The former president of ABC News on licensing journalism—and the future of broadcast news

Adweek: What will this new News Licensing Group you’re running do?

David Westin: We have technology that will allow us to track news reports as they get posted on the Internet and appear on mobile, so news providers know who’s getting exposure to their material and how they’re coming to it. The second step will be exploring business arrangements, including things like potential joint licenses for the copyright.

AW: So aggregators stop making money off someone else’s content?

DW: It makes sense that some of that money goes back to the people paying the reporters. Otherwise reporters won’t get paid in the long run. In my prior job, one of the things that I had to do was to keep letting go of staff.

AW: What does that say about the news? Does the anchor-talent structure built around shows as appointment viewing still work?

DW: The role of the prominent TV news personality is becoming inverted from what it once was. Walter Cronkite was a generalist who was thought to know everything about everything and appear exactly one time a day. In the new world the most prominent TV personalities will be specialists who appear on all the programs and on the Internet and on mobile. It’s almost the inverse.

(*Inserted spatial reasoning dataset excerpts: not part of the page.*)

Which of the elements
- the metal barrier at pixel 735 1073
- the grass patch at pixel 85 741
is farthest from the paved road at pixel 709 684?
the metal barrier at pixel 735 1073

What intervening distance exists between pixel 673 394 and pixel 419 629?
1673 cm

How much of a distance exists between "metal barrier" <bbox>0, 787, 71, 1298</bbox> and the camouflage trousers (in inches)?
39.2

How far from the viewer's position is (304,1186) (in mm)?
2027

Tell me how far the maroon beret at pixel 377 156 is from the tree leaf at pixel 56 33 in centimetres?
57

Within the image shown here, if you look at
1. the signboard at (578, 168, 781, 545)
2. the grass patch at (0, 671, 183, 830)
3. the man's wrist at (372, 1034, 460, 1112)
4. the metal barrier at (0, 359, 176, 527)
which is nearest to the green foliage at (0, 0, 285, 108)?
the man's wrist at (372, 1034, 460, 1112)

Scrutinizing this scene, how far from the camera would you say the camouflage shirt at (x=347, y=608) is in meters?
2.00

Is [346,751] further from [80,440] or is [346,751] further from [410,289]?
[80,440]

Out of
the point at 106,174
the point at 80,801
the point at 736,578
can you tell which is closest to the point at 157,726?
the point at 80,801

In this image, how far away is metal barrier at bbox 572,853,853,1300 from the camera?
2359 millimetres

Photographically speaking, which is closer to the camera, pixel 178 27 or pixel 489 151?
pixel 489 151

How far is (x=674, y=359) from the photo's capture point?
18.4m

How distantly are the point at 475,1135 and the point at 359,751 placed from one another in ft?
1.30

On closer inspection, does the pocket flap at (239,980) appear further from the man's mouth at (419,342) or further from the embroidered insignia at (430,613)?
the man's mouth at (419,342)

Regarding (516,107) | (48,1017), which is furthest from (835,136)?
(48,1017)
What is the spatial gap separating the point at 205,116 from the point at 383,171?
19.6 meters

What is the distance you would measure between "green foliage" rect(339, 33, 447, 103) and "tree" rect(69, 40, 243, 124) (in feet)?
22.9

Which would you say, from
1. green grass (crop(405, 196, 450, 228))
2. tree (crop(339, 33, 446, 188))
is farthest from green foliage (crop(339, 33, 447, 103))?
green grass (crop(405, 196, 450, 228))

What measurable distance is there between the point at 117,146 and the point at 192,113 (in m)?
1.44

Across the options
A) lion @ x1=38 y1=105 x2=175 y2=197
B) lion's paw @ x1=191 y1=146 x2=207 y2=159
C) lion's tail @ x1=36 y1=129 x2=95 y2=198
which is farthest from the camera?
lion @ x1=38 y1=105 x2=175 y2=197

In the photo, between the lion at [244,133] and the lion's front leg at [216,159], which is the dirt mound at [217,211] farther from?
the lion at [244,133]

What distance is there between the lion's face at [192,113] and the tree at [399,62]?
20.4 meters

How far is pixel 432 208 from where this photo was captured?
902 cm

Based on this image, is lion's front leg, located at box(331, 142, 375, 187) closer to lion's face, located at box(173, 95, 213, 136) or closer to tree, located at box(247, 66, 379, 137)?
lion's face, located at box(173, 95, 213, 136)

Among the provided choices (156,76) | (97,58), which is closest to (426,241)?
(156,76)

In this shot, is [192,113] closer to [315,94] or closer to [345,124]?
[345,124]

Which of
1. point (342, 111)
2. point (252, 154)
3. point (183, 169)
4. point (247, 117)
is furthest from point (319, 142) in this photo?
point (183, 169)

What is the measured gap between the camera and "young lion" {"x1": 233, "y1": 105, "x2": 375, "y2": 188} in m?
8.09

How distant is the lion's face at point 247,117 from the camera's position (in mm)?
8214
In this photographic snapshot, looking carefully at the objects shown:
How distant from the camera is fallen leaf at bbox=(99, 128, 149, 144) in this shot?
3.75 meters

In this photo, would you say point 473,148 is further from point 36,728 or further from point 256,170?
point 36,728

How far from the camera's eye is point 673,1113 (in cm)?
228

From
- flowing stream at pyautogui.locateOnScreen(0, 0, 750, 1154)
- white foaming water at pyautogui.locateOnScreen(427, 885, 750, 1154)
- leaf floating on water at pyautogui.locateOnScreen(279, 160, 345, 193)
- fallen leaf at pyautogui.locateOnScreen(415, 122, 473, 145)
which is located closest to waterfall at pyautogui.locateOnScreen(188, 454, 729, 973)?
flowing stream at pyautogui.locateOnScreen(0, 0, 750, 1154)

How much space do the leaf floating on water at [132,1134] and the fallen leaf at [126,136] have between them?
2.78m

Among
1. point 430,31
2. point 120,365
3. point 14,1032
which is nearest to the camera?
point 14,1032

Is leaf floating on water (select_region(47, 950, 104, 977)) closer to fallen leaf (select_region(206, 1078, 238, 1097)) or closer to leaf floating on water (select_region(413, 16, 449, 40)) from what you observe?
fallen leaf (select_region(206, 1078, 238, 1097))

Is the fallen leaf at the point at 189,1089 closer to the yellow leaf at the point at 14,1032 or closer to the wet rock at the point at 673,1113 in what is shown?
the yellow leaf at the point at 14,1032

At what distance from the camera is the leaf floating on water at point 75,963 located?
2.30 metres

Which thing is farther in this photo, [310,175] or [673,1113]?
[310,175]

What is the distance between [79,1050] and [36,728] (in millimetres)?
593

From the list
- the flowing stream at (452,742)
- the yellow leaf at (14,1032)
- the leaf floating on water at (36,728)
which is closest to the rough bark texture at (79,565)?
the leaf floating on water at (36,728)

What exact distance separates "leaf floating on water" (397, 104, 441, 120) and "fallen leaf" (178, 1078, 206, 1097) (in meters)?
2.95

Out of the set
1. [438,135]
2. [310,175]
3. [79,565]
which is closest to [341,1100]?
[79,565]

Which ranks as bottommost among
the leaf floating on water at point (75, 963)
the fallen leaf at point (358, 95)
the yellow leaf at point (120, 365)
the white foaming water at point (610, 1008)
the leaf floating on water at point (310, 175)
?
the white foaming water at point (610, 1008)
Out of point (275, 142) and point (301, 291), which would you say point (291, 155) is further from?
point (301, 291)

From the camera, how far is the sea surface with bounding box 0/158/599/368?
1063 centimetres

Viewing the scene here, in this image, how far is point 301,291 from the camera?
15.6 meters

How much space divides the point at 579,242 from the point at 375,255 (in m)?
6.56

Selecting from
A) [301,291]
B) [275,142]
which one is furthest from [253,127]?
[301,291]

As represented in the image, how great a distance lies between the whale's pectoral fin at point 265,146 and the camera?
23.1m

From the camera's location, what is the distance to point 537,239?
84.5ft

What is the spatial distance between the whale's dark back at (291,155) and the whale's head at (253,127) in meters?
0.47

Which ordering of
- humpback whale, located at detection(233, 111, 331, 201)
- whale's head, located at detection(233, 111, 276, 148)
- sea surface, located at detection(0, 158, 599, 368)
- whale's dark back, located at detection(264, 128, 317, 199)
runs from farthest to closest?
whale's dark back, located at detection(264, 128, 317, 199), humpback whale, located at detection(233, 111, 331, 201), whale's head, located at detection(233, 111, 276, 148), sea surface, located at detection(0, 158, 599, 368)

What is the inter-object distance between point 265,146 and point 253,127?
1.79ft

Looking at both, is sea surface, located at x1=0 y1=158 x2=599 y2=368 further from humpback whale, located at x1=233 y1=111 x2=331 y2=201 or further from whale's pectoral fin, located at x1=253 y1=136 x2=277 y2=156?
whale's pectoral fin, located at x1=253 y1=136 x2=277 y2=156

AW: So you have George Stephanopoulos popping up on a bajillion platforms?

DW: That’s more the model for the future. People identify him with public policy and Washington politics. He has an anchor position at GMA, but you see him on World News regularly; you see him on the special reports. He’s prominent on the Web. He tweets and he has a Facebook page.

AW: How do networks survive?

DW: Overall news consumption is at historic levels. But you see newspapers dropping off dramatically, radio and magazines dropping off, TV starting to drop off, even cable news has been down. What has skyrocketed has been Internet and mobile. If the traditional news providers don’t establish a presence in Internet and mobile, then the larger market forces say they will be out of business.

AW: What do you think your legacy at ABC News will be?

DW: You don’t get to define your legacy. Other people define your legacy. I stayed at ABC News as long as I did because I believed in what we were trying to do there. And sometimes we fell short, but I felt really good that we made a difference.

AW: Did you really want to leave?

DW: Oh, yeah. It was my decision. I had been there a long time.

AW: Is this a step down?

DW: It’s an entirely different challenge. This is more entrepreneurial. It’s growing something rather than managing a mature business. It also can make a difference, certainly in the news industry, but I think in society overall because I don’t want to see us continue to lose reporters. It’s not healthy; it’s not good.

AW: Your take on your replacement Ben Sherwood?

DW: He’s very creative and he’s very dedicated. I wish him the best.

AW: Your departure was a touching moment. You were tearful.

DW: I’d just had a detached retina. I had just been through surgery.

AW: “I wasn’t crying; I just had something in my eye,” he says.

DW: [Laughs] Exactly. But it was touching. I spent almost 14 years there. I love that institution and I feel very strongly about a lot of people who I worked with.